--- Text shown Enclosed Below ---

Hepatitis A virus (HAV).

Transmission

The virus is acquired through close contact with infected individuals or through faecally contaminated food or drinkingwater. There is no insect vector or animal reservoir.

Nature of the disease

Acute viral hepatitis is characterized by abrupt onset of fever, malaise, nausea and abdominal discomfort, followed by jaundice a few days later. In very young children infection is usually mild or asymptomatic whereas in older children symptomatic disease is common. The disease is often more severe in adults and full recovery may take several months. The case-fatality rate is greater than 2% for those over 40 years of age and about 4% for those aged 60 years or more.

Geographical distribution

Worldwide, but most common in areas where sanitary conditions are poor.


Risk for travellers

Non-immune travellers to developing countries are at significant risk of infection, particularly in settings with poor food and drinking-water control and poor sanitation People born and raised in developing countries, and those born before 1945 in industrialized countries, have usually been infected with HAV in childhood and are likely to be immune.

Precautions

Avoid or boil potentially contaminated food and water. Short-term protection through injection of human immune globulin is gradually being replaced by hepatitis A vaccination.

Vaccine

Two types of hepatitis A vaccines are currently used worldwide, namely formaldehyde-inactivated vaccines and live attenuated vaccines. Both types are safe and highly immunogenic and provide long-lasting, possibly life-long, protection against hepatitis A in both children and adults.

--- End of Enclosed Text shown ---
--- Data block Enclosed Below ---

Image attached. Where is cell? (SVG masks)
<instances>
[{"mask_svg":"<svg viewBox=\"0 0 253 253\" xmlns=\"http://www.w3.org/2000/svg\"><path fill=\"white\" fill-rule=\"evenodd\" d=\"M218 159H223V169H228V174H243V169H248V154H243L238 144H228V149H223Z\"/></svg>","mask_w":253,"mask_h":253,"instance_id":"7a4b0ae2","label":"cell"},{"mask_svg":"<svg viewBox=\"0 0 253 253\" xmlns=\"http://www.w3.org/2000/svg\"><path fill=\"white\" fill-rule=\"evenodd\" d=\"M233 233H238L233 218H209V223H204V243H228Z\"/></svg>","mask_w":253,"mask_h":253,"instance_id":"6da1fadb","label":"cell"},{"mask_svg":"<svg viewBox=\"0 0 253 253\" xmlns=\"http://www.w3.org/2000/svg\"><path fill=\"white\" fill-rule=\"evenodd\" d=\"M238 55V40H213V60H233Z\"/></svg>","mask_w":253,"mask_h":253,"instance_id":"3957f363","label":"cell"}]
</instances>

--- End of Enclosed Data block ---

Study questions →
a) Answer these questions from the hepatitis A text:
(i) Does hepatitis A have an animal reservoir?
(ii) What is the case-fatality rate for people aged 60 years or more?
(iii) Which two types of hepatitis A vaccines are used worldwide?
b) Write a continuation of the hepatitis A text, picking up after its final sentence.

Answers to the problems →
a)
(i) No. There is no insect vector or animal reservoir.
(ii) About 4%.
(iii) Formaldehyde-inactivated vaccines and live attenuated vaccines.

b)
  • Formaldehyde-inactivated vaccines: Inactivated hepatitis A virus vaccines are used in most countries. Monovalent inactivated vaccines are available in both paediatric dose (0.5 ml) for children aged 1 year to 15 years and adult dose (1 ml). Traditionally, a two-dose schedule is recommended, particularly for immunocompromised individuals. However, in healthy individuals, comparable effectiveness has been achieved with a single dose. A combined hepatitis A/typhoid (ViCPS) vaccine, administered as a single dose, confers high levels of protection against both these waterborne diseases. A combination vaccine that provides protection against both hepatitis A and hepatitis B should be considered for travellers who may be exposed to both organisms.
  • Live attenuated vaccines (based on the H2 or LA-1 strain of HAV): These vaccines are manufactured in China and available in several other countries. Presence of anti-HAV (IgG) antibodies was documented after 15 years in 72% to 88% of the vaccinees, implying that, in most cases, long-term protection against hepatitis A is achieved with live attenuated vaccines.

Summary of vaccine data

Considerations
Type of vaccine
  • Inactivated hepatitis A virus vaccines are licensed for intramuscular administration in a two-dose series.
  • The live attenuated vaccine is administered as a single subcutaneous dose.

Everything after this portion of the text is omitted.